Is free will like that? The argument goes something like this. Your actions were ultimately determined by the laws of physics. An action which was determined in advance is not free. Ergo, physics says none of your actions were free!!!

But there are two entirely different senses of “determined” in play here. When I ask if you had a free choice, I’m not asking a metaphysical question about whether an interruption to the causal sequence occurred. I’m asking whether you had a gun to your head, or something like that.

Now some might argue that although the two senses are distinct, the physics one over-rides the psychological one and renders it meaningless. But it doesn’t. A metaphysical interruption to the causal sequence wouldn’t give me freedom anyway; it might give me a random factor, but freedom is not random. What I want to know is, did your actions arise out of your conscious thoughts, or did external factors constrain them? That’s all. The undeniable fact that my actions are ultimately constrained by the laws of nature simply isn’t what I’m concerned with.

That constraint really is undeniable, of course; in fact we don’t really need physics. If the world is coherent at all it must be governed by laws, and those laws must determine what happens. If things happened for no reason, we could make no sense of anything. So any comprehensive world view must give us some kind of determinism. We know this well enough, because we are familiar with at least one other comprehensive theory; the view that things happen only because God wills them. This means everything is predestined, and that gives rise to just the same sort of pseudo-problems over free will. In fact, if we want we can get the same problems from logical fatalism, without appealing to either science or theology. Will I choose A tomorrow or not? Necessarily there is a truth of the matter already, so although we cannot know, my decision is already a matter of fact, and in that sense is already determined.

So fundamental determinism is rock solid; it just isn’t a problem for freedom.

Hold on, you may say; you frame this as being about external constraints, but the real question is, am I not constrained internally? Don’t my own mental processes force me to make a particular decision? There are two versions of this argument. The first says that the mere fact that mental processes operate mechanistically means there can be no freedom. I just deny that; my own conscious processes count as a source of free decisions no matter how mechanistic they may be, just so long as they’re not constrained from outside.

Work order = From the passage on free will, pull out word for word the stretch that begins with the words containing "Now some might" and ends with "I’m concerned with.". The listing after this passage on free will has no connection to it.

Data section =
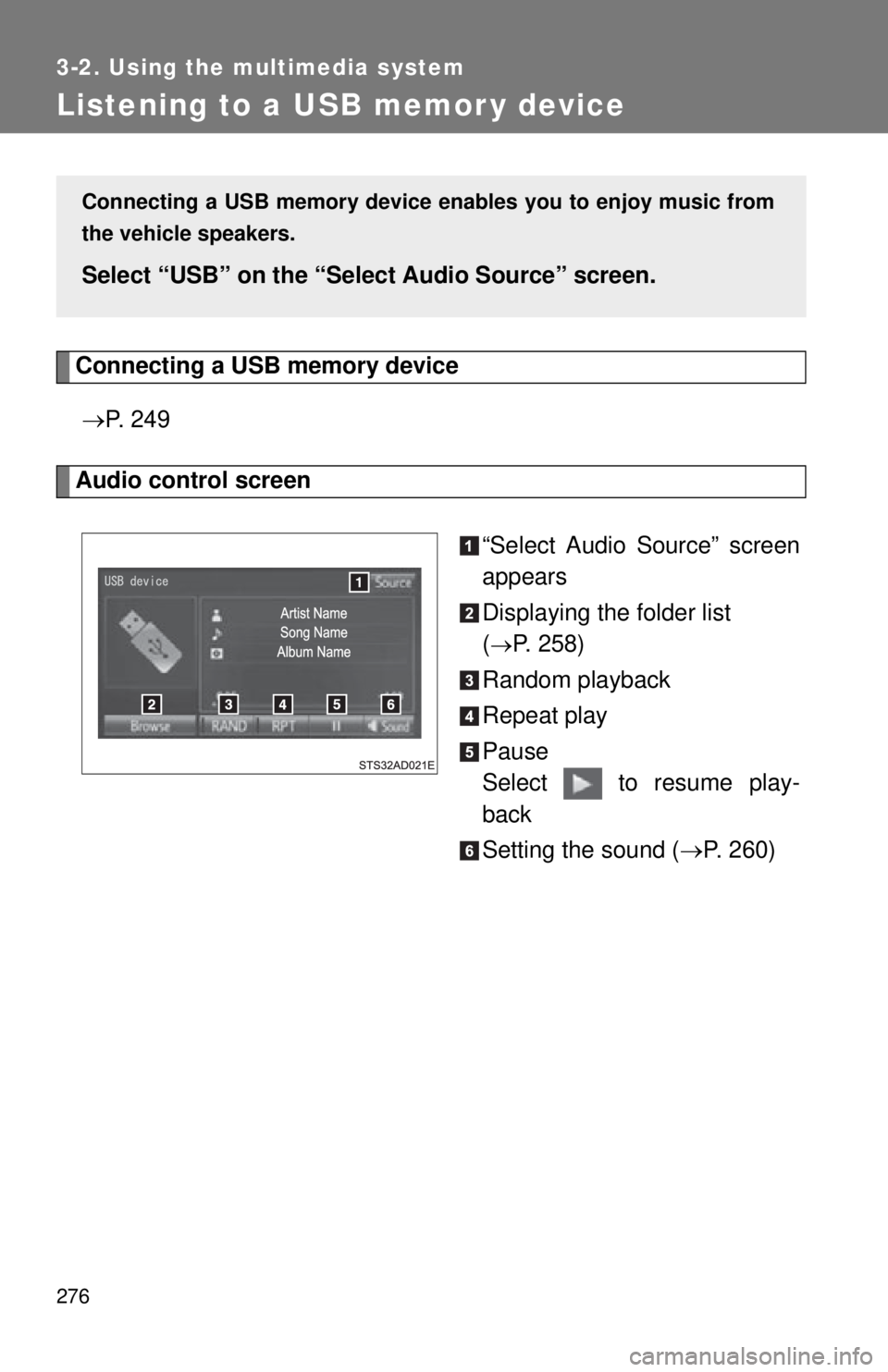 TOYOTA TACOMA 2015  Owners Manual (in English) 276
3-2. Using the multimedia system
Listening to a USB memor y device
Connecting a USB memory device P.  2 4 9
Audio control screen
“Select Audio Source” screen
appears
Displaying the folder l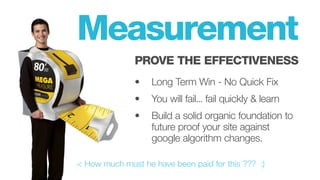 < How much must he have been paid for this ??? :)
Measurement
PROVE THE EFFECTIVENESS
• 		 Long Term Win - No Quick Fix
• 	 You will fail... fail quickly & learn
• 	 Build a solid organic foundation to
		 future proof your site against
		 google algorithm changes.
 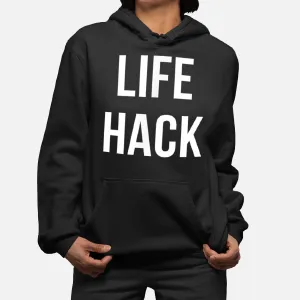 Life Hack Hoodie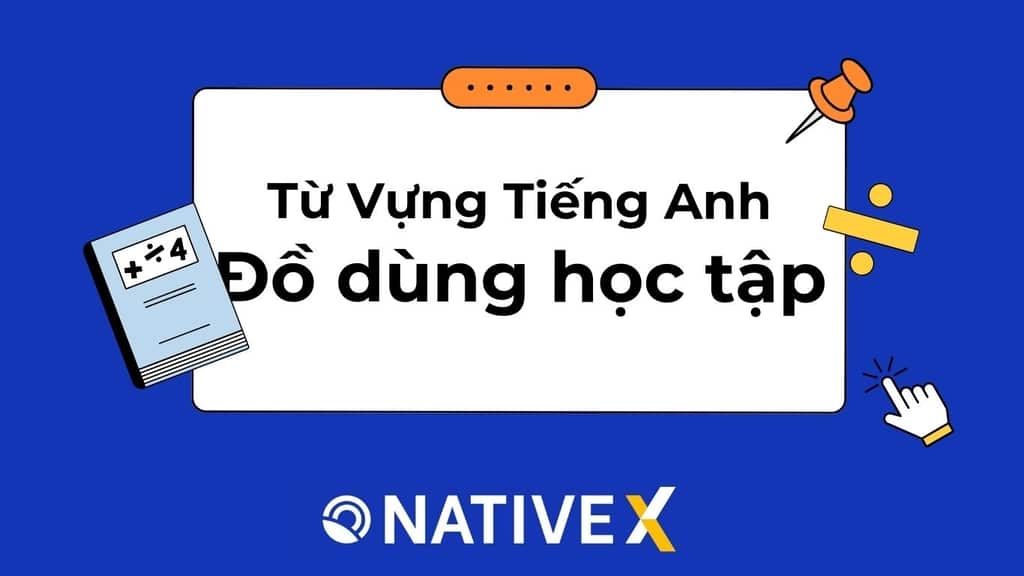 Từ vựng tiếng Anh về đồ dùng học tập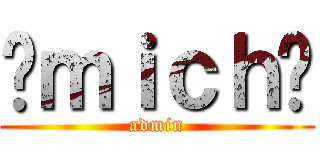 ¤ｍｉｃｈ¤ (admin)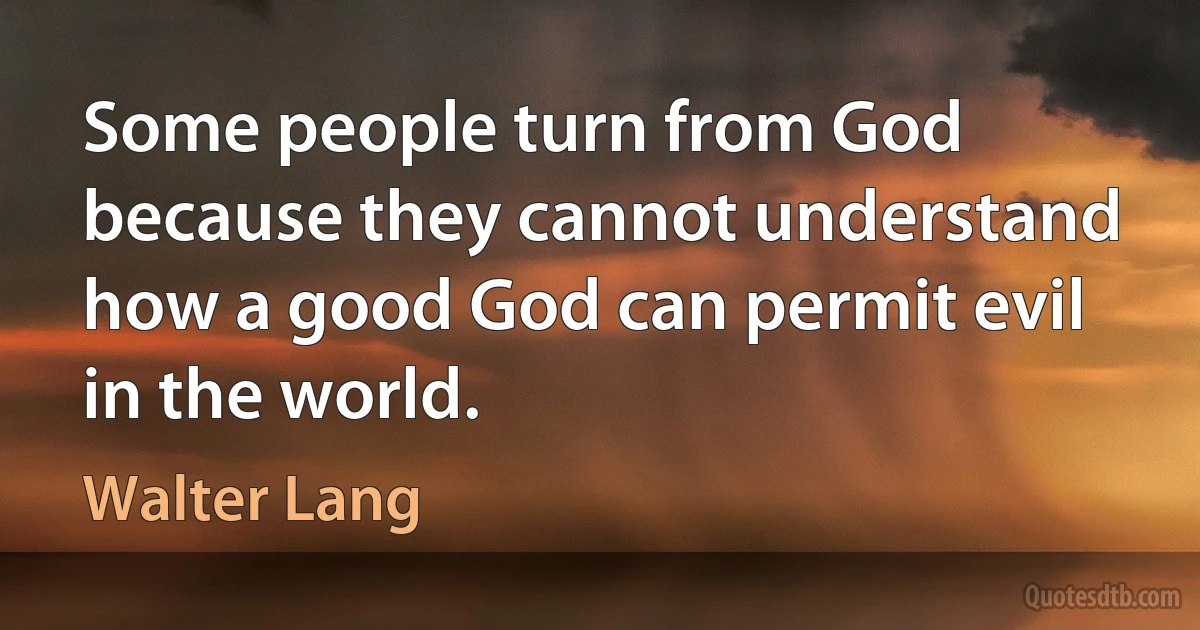 Some people turn from God because they cannot understand how a good God can permit evil in the world. (Walter Lang)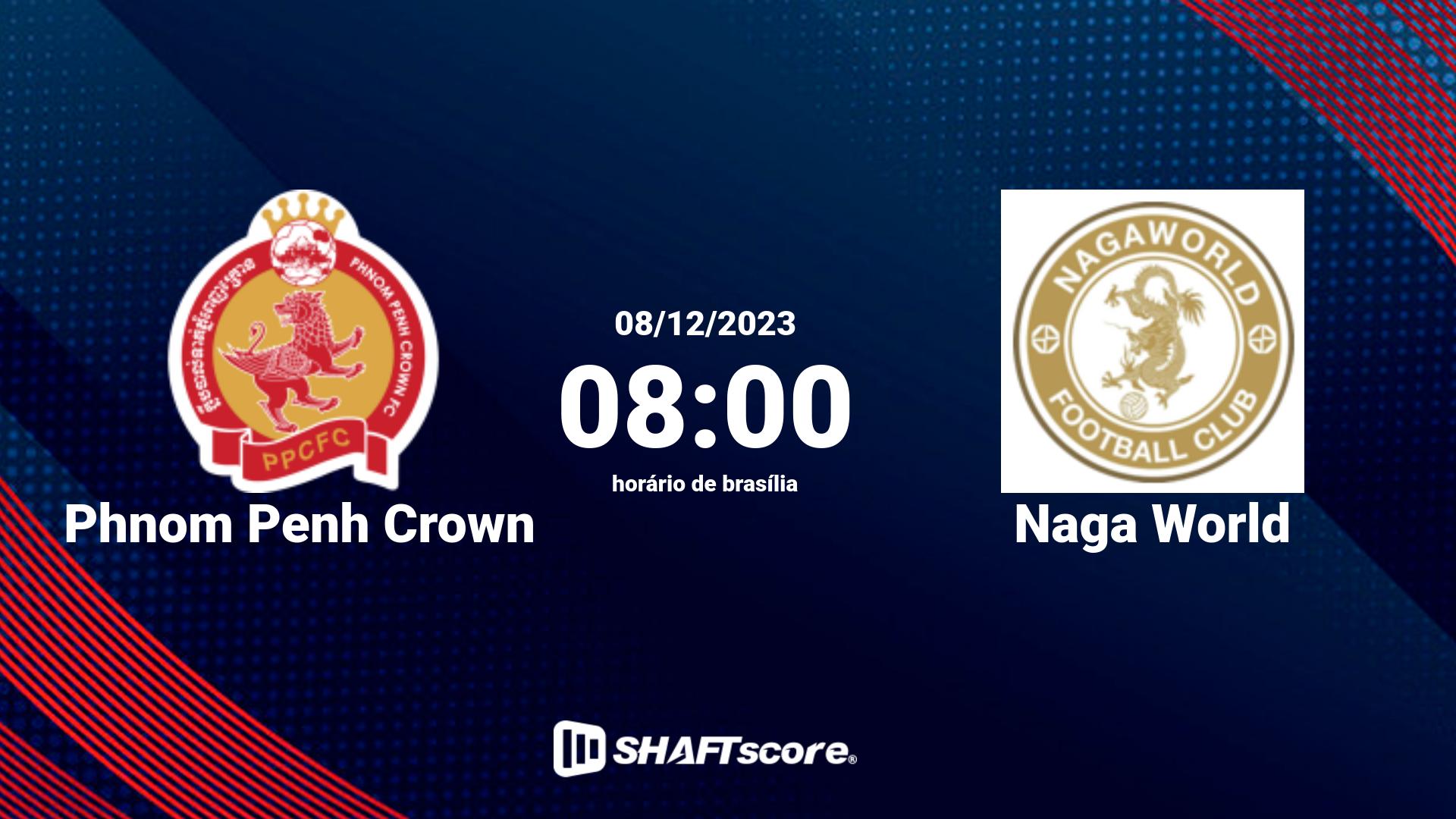 Estatísticas do jogo Phnom Penh Crown vs Naga World 08.12 08:00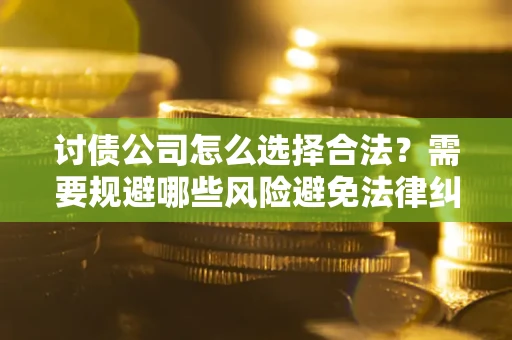 济南讨债公司怎么选择合法？需要规避哪些风险避免法律纠纷？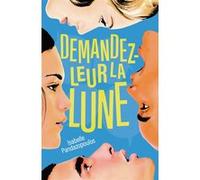 Demandez-leur la lune Isabelle Pandazopoulos (Auteur)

Answer for this exercise =
Now some might argue that although the two senses are distinct, the physics one over-rides the psychological one and renders it meaningless. But it doesn’t. A metaphysical interruption to the causal sequence wouldn’t give me freedom anyway; it might give me a random factor, but freedom is not random. What I want to know is, did your actions arise out of your conscious thoughts, or did external factors constrain them? That’s all. The undeniable fact that my actions are ultimately constrained by the laws of nature simply isn’t what I’m concerned with.